Mr. Kessel initially modeled his style closely on that of the
pioneering electric guitarist Charlie Christian, a fellow Oklahoman,
and he continued to regard Christian as his main influence.
But when he had the opportunity to play with Christian at a jam
session, he told The New York Times in 1991, the experience inspired
him to develop a style of his own.
"I realized that I had been methodically lifting his ideas from
records," Mr. Kessel said. "What was I going to play? All I knew was
his stuff. There were two guys playing like Charlie Christian. I knew
I had to find myself."
With Christian's encouragement, Mr. Kessel moved to Los Angeles in
1942 and was soon on the road with a band fronted by the comedian
Chico Marx.
Over the next few years he worked with the big bands of Artie Shaw,
Charlie Barnet and Benny Goodman, establishing a reputation as one of
the most versatile and reliable guitarists on the West Coast.

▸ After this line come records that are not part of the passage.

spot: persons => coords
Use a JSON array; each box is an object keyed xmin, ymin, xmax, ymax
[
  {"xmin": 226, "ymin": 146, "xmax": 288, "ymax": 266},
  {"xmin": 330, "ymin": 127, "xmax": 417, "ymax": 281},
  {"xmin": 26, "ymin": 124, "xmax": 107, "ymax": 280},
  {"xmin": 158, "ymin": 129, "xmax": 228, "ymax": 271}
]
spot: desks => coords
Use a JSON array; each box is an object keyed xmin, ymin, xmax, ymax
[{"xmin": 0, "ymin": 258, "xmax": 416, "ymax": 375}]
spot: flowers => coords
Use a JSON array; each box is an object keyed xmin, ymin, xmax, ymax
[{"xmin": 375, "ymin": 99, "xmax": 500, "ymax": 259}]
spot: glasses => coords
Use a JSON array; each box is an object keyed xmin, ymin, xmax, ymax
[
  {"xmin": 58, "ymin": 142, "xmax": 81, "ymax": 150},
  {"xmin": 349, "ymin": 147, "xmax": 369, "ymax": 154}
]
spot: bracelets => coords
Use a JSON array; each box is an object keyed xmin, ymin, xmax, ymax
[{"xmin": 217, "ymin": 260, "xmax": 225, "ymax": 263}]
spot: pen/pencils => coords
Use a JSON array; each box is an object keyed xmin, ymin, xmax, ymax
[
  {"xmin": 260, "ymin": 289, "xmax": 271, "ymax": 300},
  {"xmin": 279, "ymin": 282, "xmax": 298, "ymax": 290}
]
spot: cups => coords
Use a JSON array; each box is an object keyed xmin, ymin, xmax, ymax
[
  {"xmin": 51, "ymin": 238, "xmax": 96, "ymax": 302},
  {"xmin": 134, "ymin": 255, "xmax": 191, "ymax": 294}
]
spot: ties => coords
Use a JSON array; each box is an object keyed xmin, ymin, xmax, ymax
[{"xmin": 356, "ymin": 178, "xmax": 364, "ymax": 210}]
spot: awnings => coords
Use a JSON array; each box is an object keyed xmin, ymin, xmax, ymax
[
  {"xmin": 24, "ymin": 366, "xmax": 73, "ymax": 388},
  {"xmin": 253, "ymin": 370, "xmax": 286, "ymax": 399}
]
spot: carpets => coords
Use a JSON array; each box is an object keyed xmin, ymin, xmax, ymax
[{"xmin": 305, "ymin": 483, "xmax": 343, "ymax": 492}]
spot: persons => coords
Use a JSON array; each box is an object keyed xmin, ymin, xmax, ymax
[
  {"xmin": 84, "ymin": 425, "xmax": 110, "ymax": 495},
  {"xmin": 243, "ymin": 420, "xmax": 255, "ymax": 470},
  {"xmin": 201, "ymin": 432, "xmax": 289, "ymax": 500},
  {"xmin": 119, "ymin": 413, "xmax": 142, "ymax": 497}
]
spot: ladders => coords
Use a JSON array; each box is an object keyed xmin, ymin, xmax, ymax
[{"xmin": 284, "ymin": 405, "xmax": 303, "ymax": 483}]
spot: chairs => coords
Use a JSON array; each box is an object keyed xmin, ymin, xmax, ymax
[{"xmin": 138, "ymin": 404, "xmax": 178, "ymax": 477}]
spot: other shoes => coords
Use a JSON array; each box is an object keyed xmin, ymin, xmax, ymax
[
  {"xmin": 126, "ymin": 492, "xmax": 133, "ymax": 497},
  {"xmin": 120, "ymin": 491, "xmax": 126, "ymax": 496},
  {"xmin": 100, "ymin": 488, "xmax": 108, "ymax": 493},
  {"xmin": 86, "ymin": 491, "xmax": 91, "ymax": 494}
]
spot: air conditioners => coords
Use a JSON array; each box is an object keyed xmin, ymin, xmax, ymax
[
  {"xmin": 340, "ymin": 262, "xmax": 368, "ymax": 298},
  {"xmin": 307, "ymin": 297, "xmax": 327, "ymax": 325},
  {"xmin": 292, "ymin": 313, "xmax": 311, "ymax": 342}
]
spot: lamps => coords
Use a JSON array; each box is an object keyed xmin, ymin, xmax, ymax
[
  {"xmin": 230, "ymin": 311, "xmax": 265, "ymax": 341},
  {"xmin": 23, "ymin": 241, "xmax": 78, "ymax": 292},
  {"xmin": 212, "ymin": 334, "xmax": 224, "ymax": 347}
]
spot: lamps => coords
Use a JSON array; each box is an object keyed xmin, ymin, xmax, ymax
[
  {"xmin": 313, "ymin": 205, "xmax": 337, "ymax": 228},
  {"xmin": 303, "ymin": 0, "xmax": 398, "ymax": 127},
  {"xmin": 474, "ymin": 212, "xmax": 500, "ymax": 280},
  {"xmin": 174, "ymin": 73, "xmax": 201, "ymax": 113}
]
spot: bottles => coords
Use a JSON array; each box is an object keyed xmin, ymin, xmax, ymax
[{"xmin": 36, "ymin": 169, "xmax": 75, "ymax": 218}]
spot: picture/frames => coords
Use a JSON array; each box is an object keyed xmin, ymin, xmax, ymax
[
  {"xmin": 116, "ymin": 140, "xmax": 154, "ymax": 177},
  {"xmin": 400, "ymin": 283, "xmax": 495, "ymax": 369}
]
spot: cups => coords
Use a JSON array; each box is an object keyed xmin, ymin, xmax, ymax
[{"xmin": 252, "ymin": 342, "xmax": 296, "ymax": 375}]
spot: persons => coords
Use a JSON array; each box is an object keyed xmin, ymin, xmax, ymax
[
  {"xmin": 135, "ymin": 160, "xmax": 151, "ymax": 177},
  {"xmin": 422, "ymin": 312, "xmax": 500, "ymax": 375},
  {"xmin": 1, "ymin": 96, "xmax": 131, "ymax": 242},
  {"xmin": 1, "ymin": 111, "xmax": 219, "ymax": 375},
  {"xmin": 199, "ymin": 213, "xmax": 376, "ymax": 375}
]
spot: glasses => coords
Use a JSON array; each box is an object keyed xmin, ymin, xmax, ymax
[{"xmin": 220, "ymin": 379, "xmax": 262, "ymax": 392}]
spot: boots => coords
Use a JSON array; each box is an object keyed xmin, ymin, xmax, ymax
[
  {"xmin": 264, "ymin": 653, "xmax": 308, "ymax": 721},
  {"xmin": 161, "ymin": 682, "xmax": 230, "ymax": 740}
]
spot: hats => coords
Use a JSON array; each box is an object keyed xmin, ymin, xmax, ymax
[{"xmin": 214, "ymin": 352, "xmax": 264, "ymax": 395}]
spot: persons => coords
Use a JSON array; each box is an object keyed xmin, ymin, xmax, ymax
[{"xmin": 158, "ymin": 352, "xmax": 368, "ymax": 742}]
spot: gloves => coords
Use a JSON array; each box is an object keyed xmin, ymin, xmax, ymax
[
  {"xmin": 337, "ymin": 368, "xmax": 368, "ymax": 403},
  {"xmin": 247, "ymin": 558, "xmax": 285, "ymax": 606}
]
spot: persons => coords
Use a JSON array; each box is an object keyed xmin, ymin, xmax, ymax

He soon began working regularly as a sideman for the record producer
Norman Granz, and in 1944 he was one of the many musicians featured
in "Jammin' the Blues," the acclaimed short jazz film produced by
Granz and directed by the photographer Gjon Mili. (In a strange echo
of his first job, Mr. Kessel was the only white musician in that film;
all that was clearly visible of him were his hands, which were dyed
black.)
Mr. Kessel's profile in the jazz world continued to grow in the 1950's.
In 1952 he joined the pianist Oscar Peterson's trio and toured with
Granz's all-star Jazz at the Philharmonic aggregation.
The next year he began his recording career as a leader with the first
of a series of small-group albums for the Los Angeles-based
Contemporary label.
Within a few years he had also become a fixture in Hollywood's
recording studios. In this parallel career he could be heard on movie
and television soundtracks and in television and radio commercials as
well as on records by everyone from the Beach Boys to Liberace to Frank
Sinatra.
In 1973 he joined forces with his fellow jazz guitarists Herb Ellis and
Charlie Byrd to form the group Great Guitars. In 1983 at 59 he made his
New York nightclub debut as a leader.
In addition to his wife, Mr. Kessel is survived by two sons from a
previous marriage: Dan, of Hemet, Calif., and David, of Pacific Grove,
Calif. Also surviving are three stepchildren: Christian Wand, of Los
Angeles; Colette Wand Wirtschafter, of Marysville, Calif.; and Cleo
Dougherty, of Boonton, N.J.; and five grandchildren.